Dana Bagi Hasil Naik Signifikan, Ini Permintaan DPRD Jabar

Ineu Purwadewi Sundari
Ineu Purwadewi Sundari
Ineu Purwadewi Sundari

POJOKSATU – DPRD Jawa Barat berharap satuan kerja perangkat daerah pemerintah provinsi dan kabupaten/kota di Jabar bisa bekerja lebih baik dengan adanya evaluasi APBD Jabar 2015. Dengan dievaluasinya anggaran tersebut, kinerja pemerintah bisa meningkat dalam melayani kebutuhan masyarakat.

Hal ini diungkapkan Ketua DPRD Jabar Ineu Purwadewi Sundari usai menghadiri penyerahan Dokumen Pelaksanaan Anggaran SKPD dan Alokasi Dana Bagi Hasil kabupaten/kota Tahun Anggaran 2015, di Gedung Sate, Bandung, Selasa (13/1). Ineu menuturkan, dengan dievaluasinya anggaran tersebut, dana bagi hasil yang diserahkan ke kabupaten/kota jumlahnya meningkat.

Sehingga, Ineu meminta pemerintah kabupaten/kota segera menyusun perencanaan kerja agar kualitas pembangunan turut meningkat. “Penambahannya cukup signifikan, semoga bisa men-‘support’ program yang sudah ada,” kata Ineu.

Ineu berharap, tambahan anggaran tersebut digunakan untuk pembangunan di bidang-bidang yang dianggap vital, seperti pendidikan. “Pendidikan kebutuhan mendasar. Kan kemarin melihat evaluasi mendagri, bagaimana kebutuhan utama terpenuhi,” paparnya.

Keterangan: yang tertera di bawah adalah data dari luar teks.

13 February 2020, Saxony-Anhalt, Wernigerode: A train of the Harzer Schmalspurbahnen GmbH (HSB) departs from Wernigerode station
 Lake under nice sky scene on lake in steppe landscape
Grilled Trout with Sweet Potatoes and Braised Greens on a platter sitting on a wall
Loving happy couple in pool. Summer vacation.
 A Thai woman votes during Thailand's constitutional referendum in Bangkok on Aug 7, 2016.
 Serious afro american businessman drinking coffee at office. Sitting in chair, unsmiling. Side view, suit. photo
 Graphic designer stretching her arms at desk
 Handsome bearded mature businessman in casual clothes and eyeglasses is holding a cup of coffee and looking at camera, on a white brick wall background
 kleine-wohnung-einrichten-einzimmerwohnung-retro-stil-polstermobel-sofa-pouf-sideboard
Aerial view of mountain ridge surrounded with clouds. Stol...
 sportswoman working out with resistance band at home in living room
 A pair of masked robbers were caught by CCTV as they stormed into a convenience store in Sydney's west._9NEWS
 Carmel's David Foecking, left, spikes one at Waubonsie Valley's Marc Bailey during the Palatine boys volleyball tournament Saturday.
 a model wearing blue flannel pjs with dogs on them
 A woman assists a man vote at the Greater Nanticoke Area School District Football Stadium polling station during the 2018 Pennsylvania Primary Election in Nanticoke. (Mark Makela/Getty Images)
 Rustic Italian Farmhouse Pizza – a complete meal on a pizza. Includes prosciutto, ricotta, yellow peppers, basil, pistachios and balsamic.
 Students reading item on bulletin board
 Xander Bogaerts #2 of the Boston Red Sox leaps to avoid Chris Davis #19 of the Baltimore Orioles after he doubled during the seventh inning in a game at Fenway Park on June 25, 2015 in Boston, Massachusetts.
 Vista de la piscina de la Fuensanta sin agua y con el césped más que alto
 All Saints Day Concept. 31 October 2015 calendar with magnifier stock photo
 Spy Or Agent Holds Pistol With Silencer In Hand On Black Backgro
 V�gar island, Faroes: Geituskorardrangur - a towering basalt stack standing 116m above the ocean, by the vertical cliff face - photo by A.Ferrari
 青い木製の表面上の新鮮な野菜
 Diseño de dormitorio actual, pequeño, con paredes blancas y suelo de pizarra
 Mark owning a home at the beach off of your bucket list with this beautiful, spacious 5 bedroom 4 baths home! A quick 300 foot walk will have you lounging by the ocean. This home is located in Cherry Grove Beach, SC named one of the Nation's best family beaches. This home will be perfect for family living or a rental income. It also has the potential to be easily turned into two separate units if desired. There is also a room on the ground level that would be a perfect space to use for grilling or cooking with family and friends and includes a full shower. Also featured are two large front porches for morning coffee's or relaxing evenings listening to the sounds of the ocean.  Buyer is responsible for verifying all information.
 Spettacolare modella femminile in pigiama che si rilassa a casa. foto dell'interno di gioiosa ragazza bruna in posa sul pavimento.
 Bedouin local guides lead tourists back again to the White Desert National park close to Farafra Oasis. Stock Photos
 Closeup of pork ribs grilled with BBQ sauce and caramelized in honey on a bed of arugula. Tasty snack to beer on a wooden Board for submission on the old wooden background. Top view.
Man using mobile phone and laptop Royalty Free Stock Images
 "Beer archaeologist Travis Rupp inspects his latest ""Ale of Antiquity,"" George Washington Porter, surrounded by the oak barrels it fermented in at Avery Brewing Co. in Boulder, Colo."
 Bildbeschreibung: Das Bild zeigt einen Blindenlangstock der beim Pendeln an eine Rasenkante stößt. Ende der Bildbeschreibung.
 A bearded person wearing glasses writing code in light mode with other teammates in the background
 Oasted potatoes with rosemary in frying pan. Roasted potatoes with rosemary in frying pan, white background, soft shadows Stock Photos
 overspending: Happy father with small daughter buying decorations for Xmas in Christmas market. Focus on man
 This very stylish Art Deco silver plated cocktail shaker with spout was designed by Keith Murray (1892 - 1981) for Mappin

Pada intinya, kata dia, evaluasi APBD 2015 harus berpihak kepada kepentingan masyarakat banyak. “Pendidikan, kesehatan, bisa berjalan dengan baik di daerah. Dan ini harus sejalan dengan kebijakan pusat dan provinsi,” bebernya.

Di samping itu, kata Ineu, APBD hasil evaluasi ini merupakan bentuk transparansi anggaran. “Transparani anggaran semakin terlihat jelas,” ungkapnya.

Untuk diketahui, dana bagi hasil kabupaten/kota 2015 mengalami peningkatan akibat koreksi perhitungan yang dilakukan Kementrian Dalam Negeri. Gubernur Jabar Ahmad Heryawan menuturkan, kenaikan di tiap kabupaten/kota mencapai Rp 20 miliar.

“Sudah direvisi juga dan revisinya menguntungkan kabupaten/kota. Kalau dulu cara menghitungnya dari pendapatan pajak provinsi diambil dulu upah pungut pajaknya, baru kemudian dibagi dua, 70 persen provinsi dan 30 persen kabupaten/kota. Sekerang dibagi dua dulu, baru kemudian upah pungut diambil dari 70 persen jatah provinsi. Jadi dana bagi hasil kabupaten/kota meningkat lumayan peningkatannya, rata-rata nambah Rp 20 miliar per kabupaten/kota,” kata Heryawan di tempat yang sama.

Oleh karena itu, kata Heryawan, meski alokasi bantuan keuangan mengalami penurunan karena dikoreksi oleh Kementrian Dalam Negeri, namun di sisi lain dana bagi hasil mengalami peningkatan. Artinya, jika dilihat dari volume anggaran, maka tidak ada pengurangan.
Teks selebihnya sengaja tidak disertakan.